Short descriptive text snippets:
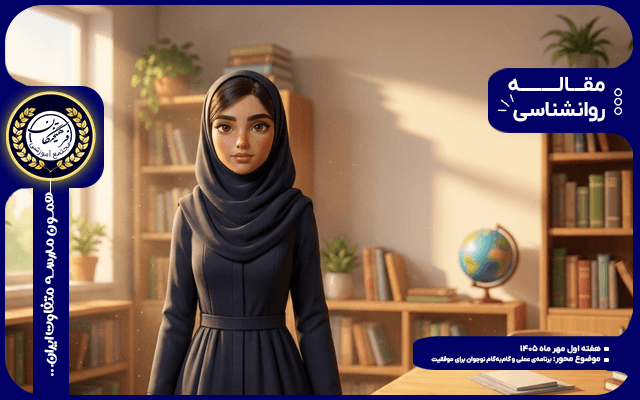 7 قدم اساسی برای شروع قدرتمند سال تحصیلی (راهنمای ویژه نوجوانان)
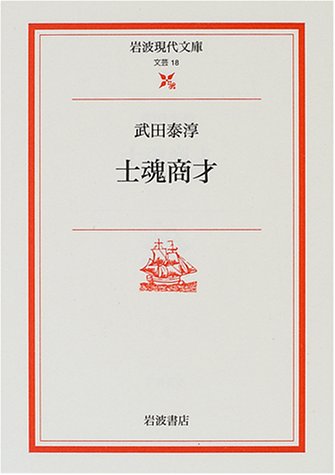 士魂商才 (岩波現代文庫)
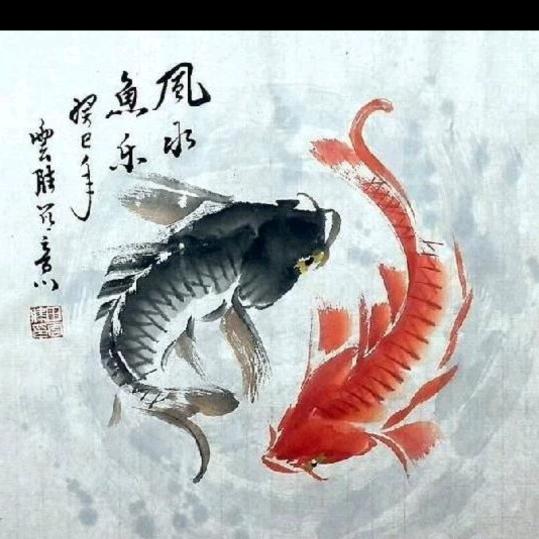 家和家事兴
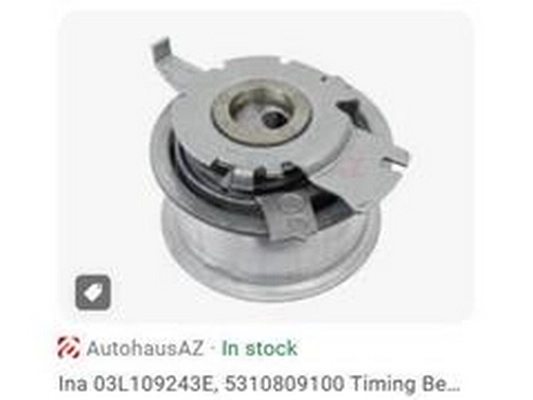 03L109243E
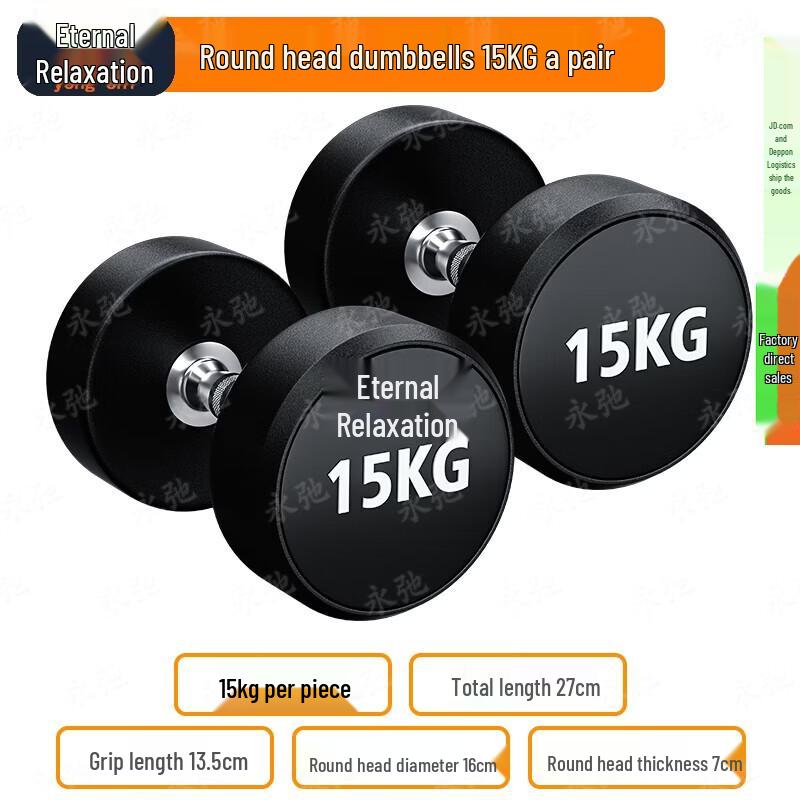 Yongchi Pure Steel Integrated Molding Dumbbell Set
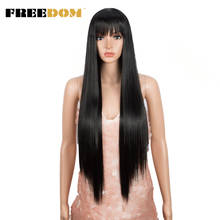 Парик FREEDOM Wig с челкой, Длинные прямые синтетические парики для чернокожих женщин, натуральный черный парик Омбре, термостойкие волоконные парики для косплея 2024 - купить недорого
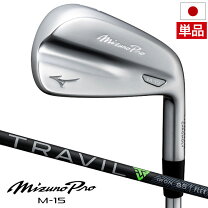 楽天市場】MIZUNO ミズノ クラブ（ゴルフ｜スポーツ・アウトドア）の通販
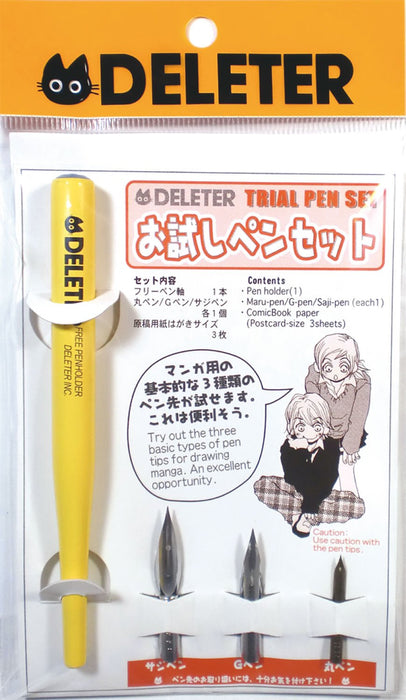 Deleter 日本鋼筆套裝試用版 - 藝術家的高級書寫工具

▶ [TO DO] Convert the listing, starting at its first line and ending at the line containing "Yongchi Pure Steel", into a Markdown table with the columns Row and Caption, omitting blank lines. Leave the pictures out of the table.

▶ [THE ANSWER]
| Row | Caption |
|---|---|
| 1 |  7 قدم اساسی برای شروع قدرتمند سال تحصیلی (راهنمای ویژه نوجوانان) |
| 2 |  士魂商才 (岩波現代文庫) |
| 3 |  家和家事兴 |
| 4 |  03L109243E |
| 5 |  Yongchi Pure Steel Integrated Molding Dumbbell Set |